**TEXT SECTION:**
.....

Ecosyste.ms: Awesome

An open API service indexing awesome lists of open source software.

Awesome Lists | Featured Topics | Projects

https://github.com/rois-codh/kmnist

Repository for Kuzushiji-MNIST, Kuzushiji-49, and Kuzushiji-Kanji
https://github.com/rois-codh/kmnist

Last synced: 9 days ago
JSON representation

Repository for Kuzushiji-MNIST, Kuzushiji-49, and Kuzushiji-Kanji

Awesome Lists containing this project

README

        

# Kuzushiji-MNIST

[![License: CC BY-SA 4.0](https://img.shields.io/badge/License-CC%20BY--SA%204.0-blue.svg)](https://creativecommons.org/licenses/by-sa/4.0/)
📚 [Read the paper](https://arxiv.org/abs/1812.01718) to learn more about Kuzushiji, the datasets and our motivations for making them!

## News and Updates
**IMPORTANT:** If you downloaded the KMNIST or K49 dataset before **5 February 2019**, please re-download the dataset and run your code again. We fixed minor image processing bugs and released an updated version, we find that the updated version gives slightly better performance. Thanks to [#1](https://github.com/rois-codh/kmnist/issues/1) and [#5](https://github.com/rois-codh/kmnist/issues/5) for bringing this to our attention.

## The Dataset

**Kuzushiji-MNIST** is a drop-in replacement for the MNIST dataset (28x28 grayscale, 70,000 images), provided in the original MNIST format as well as a NumPy format. Since MNIST restricts us to 10 classes, we chose one character to represent each of the 10 rows of Hiragana when creating Kuzushiji-MNIST.

.....

Spatial relation data:
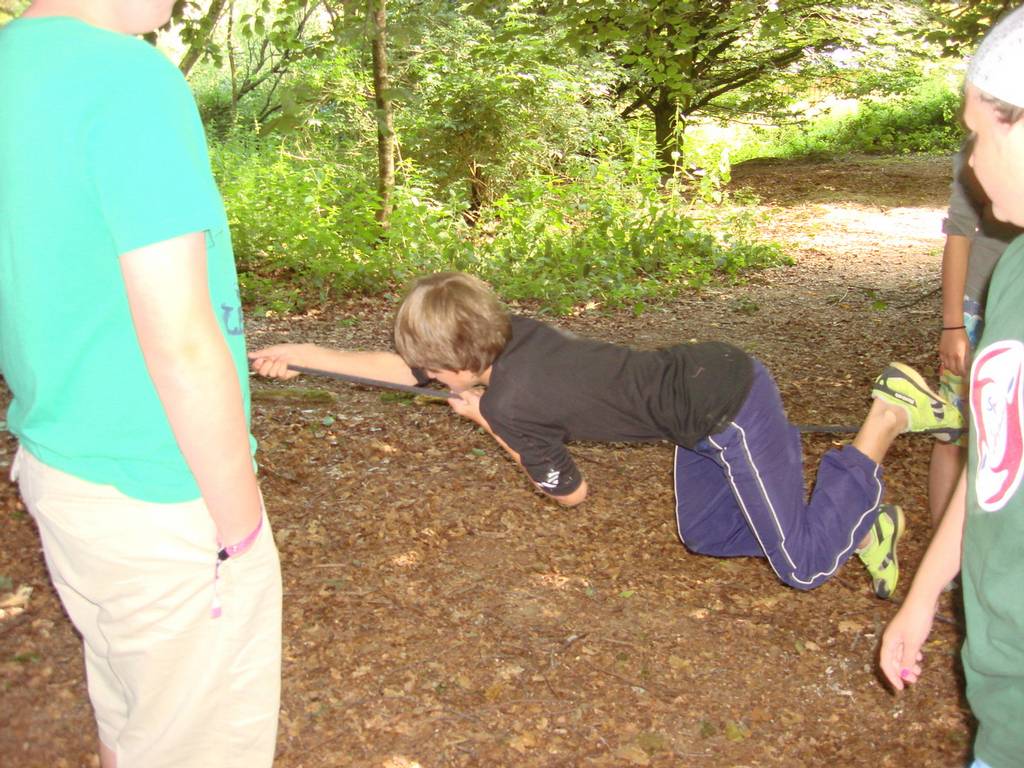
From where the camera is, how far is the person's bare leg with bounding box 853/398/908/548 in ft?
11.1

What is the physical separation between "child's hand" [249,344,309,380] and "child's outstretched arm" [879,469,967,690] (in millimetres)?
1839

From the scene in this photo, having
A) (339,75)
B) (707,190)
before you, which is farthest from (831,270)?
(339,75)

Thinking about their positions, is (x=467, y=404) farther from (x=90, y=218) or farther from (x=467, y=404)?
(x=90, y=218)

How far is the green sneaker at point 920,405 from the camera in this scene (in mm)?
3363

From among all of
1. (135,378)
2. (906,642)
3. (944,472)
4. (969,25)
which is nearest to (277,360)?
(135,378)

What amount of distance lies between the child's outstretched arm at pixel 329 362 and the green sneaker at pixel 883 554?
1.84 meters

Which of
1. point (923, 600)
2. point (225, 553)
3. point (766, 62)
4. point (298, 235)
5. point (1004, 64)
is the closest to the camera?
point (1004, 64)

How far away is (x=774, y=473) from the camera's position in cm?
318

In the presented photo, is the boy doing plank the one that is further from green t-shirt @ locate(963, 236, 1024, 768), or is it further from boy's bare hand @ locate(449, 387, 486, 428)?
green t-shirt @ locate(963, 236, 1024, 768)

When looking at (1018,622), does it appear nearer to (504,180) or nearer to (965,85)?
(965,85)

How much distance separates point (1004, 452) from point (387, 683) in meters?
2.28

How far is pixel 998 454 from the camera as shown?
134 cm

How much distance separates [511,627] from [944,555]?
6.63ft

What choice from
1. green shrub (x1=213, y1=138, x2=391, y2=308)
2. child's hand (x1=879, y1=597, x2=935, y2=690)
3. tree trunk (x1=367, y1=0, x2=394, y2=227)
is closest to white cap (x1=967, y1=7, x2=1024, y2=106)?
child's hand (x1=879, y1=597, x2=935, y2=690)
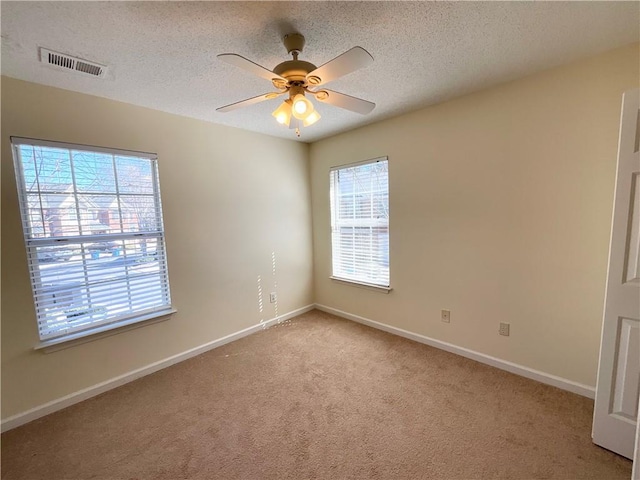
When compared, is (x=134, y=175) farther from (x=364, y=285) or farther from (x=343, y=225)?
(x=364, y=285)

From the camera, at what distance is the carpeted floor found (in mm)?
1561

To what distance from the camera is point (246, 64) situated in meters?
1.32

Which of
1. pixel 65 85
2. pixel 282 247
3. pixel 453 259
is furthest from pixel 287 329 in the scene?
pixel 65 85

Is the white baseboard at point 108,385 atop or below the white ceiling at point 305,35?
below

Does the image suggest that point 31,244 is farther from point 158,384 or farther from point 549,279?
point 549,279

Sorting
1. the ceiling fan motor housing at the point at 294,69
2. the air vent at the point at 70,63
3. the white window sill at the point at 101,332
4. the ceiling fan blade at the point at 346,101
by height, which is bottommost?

.....

**WORK TO BE COMPLETED:** Pick up the Kuzushiji-MNIST README at the point where it stops and continue it. The entries come from a different source than the text.

**EXPECTED ANSWER:**
**Kuzushiji-49**, as the name suggests, has 49 classes (28x28 grayscale, 270,912 images), is a much larger, but imbalanced dataset containing 48 Hiragana characters and one Hiragana iteration mark.

**Kuzushiji-Kanji** is an imbalanced dataset with a total of 3,832 Kanji characters (64x64 grayscale, 140,424 images), ranging from 1,766 examples to only a single example per class.



The 10 classes of Kuzushiji-MNIST, with the first column showing each character's modern hiragana counterpart.

## Get the data 💾

🌟 You can run [`python download_data.py`](download_data.py) to interactively select and download any of these datasets!

### Kuzushiji-MNIST

Kuzushiji-MNIST contains 70,000 28x28 grayscale images spanning 10 classes (one from each column of [hiragana](https://upload.wikimedia.org/wikipedia/commons/thumb/2/28/Table_hiragana.svg/768px-Table_hiragana.svg.png)), and is perfectly balanced like the original MNIST dataset (6k/1k train/test for each class).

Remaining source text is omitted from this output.